Saturday, July 9, 2011

Blame.

I know I usually write blogs that are motivational and inspirational - but this isn't one of them. Over the past month I've had a major revelation about who I am and where I want to be. I just need to write about it.

I don't know why it's taken me this long to realize this, but the hardest advice to swallow is my own. For years I've been the guy that everyone goes to when they have a problem, your relationship is in trouble? I've got guidance for that - You're struggling with your faith? Here's some scripture and practical advice. I was confident in guiding others, and I truly believe God has given me a gift to counsel - But underneath it all there I was, blind to my own advice, slowly falling apart - and I didn't even see it.

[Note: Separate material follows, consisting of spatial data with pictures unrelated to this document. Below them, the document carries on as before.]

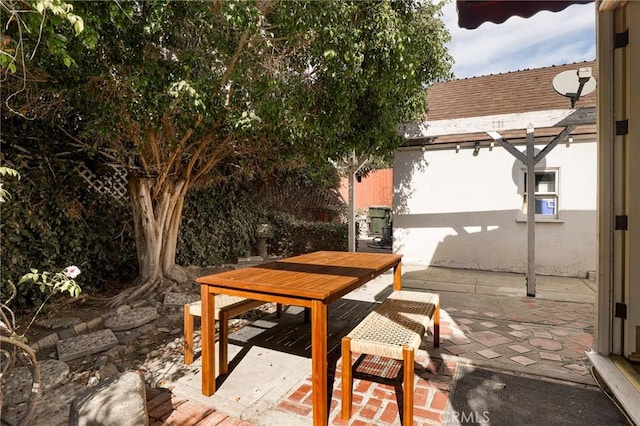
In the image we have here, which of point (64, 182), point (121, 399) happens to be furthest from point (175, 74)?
point (121, 399)

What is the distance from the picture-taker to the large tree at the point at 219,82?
3244 mm

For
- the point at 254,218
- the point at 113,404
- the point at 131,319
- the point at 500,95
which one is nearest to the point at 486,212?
the point at 500,95

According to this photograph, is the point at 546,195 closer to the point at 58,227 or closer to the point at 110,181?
the point at 110,181

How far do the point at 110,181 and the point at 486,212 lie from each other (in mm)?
7493

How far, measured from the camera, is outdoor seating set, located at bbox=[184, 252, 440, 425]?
81.2 inches

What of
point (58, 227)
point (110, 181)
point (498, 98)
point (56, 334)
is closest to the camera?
point (56, 334)

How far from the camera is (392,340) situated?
7.04 feet

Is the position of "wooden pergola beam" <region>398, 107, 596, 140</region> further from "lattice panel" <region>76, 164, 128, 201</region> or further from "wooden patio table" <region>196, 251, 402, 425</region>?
"lattice panel" <region>76, 164, 128, 201</region>

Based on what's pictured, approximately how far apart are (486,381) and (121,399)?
2605 millimetres

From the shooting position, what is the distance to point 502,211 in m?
7.33

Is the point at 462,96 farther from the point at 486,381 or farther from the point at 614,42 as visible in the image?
the point at 486,381

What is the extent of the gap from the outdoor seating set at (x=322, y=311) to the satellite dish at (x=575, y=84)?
438 cm

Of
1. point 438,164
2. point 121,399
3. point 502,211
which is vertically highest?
point 438,164

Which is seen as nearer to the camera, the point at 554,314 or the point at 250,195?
the point at 554,314
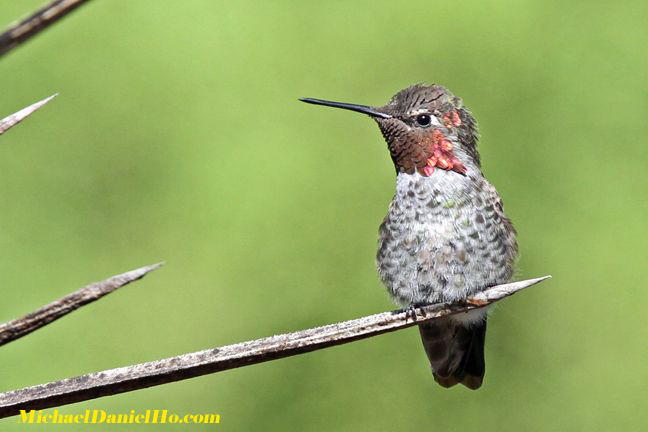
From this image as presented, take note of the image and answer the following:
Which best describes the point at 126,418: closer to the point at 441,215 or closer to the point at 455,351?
the point at 455,351

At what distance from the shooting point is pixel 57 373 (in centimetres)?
199

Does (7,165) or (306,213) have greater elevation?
(7,165)

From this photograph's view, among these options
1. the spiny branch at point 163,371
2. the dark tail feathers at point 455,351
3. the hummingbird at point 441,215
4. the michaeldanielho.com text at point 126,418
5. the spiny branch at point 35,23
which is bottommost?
the michaeldanielho.com text at point 126,418

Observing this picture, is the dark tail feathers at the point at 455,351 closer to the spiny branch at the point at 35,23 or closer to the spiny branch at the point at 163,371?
the spiny branch at the point at 163,371

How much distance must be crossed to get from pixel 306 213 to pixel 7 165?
776 millimetres

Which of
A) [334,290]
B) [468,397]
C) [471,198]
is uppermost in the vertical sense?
[471,198]

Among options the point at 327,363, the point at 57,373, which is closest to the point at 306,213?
the point at 327,363

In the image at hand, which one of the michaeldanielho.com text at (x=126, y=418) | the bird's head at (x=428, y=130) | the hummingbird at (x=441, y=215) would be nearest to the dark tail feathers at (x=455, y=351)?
the hummingbird at (x=441, y=215)

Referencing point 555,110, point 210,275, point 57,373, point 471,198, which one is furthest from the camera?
point 555,110

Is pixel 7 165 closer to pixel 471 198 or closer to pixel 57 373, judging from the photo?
pixel 57 373

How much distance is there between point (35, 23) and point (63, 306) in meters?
0.15

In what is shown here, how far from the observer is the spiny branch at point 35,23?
0.33 metres

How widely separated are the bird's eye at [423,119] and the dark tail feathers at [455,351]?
1.11 ft

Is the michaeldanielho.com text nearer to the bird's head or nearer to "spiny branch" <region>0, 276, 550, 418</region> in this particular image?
the bird's head
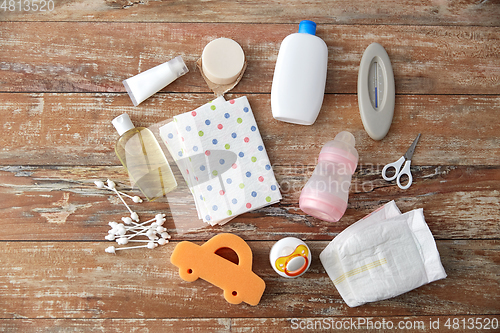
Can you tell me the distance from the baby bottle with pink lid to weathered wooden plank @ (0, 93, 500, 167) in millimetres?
36

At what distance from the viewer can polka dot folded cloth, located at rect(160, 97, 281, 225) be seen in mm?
667

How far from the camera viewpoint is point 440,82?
72 cm

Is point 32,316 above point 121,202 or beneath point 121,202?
beneath

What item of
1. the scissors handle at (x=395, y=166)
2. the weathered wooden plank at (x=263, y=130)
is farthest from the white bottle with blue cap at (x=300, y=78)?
the scissors handle at (x=395, y=166)

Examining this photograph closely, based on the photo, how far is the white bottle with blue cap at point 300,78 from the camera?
2.15 ft

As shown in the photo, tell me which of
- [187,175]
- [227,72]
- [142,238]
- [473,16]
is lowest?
[142,238]

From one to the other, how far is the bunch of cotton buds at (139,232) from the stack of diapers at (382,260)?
1.08 feet

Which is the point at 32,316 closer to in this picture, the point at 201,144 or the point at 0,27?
the point at 201,144

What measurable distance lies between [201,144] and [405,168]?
1.41 ft

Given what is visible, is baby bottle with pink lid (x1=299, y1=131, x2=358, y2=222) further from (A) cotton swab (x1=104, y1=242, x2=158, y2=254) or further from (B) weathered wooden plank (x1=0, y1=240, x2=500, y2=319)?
(A) cotton swab (x1=104, y1=242, x2=158, y2=254)

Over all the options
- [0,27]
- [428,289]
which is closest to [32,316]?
[0,27]

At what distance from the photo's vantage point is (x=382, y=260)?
642mm

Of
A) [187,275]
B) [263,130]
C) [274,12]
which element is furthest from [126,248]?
[274,12]

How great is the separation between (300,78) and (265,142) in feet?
0.48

For years I blamed others for my shortcomings, if I blew something there was always a reason why it wasn't my fault. If that instructor had been more committed to his teaching I would have gotten a better grade. If my supervisor wouldn't have been such a jerk I wouldn't be having such a hard time at work - but what kind of advice would have have given to someone else in my position? "Eric, you can only control yourself - You are in full control of the things you do, say and believe. If you really wanted a good grade in that class - you wouldn't have even needed an instructor and if you were working the hardest you could all the time, taking pride in your work - you wouldn't have to worry about a bad supervisor", but who's advice did I listen to? No ones. I couldn't do wrong. I couldn't make a mistake. It was always someone else's fault - and I slowly dug myself deeper and deeper.

Lately I've had a lot of time to reflect, a lot of time to really sit back and analyze myself. And while I've come up with a million reasons why I've acted that way, the truth still remains - I've acted that way.

The other day I wrote down a list of things that were holding me back from being the man that I've always wanted to be. I sat down in a quiet place and carefully and prayerfully considered all of these things and what caused them. After going through my responses I realized something, none of these problems were caused by anyone but me, but for my entire life I've been living like it's okay that I do these dumb things because so and so let me down twenty years ago - I've been absolutely foolish.

I know that hindsight is 20/20, and looking back on the past four years of my life I really wish I would have done a lot of things differently. I've let a lot of people down and at best I've become a lukewarm Christian. I lay in bed at night and watch my ceiling fan spin and just think about all of the damage I've done, and while I think that love and hate are the two strongest words in the english language - I hate what I've done. I've taken the most precious gifts that God has ever given me and completely abused them. I know that I can't go back in time - I really can't figure out the whole flux-capacitor thing - but I can change things from here on out.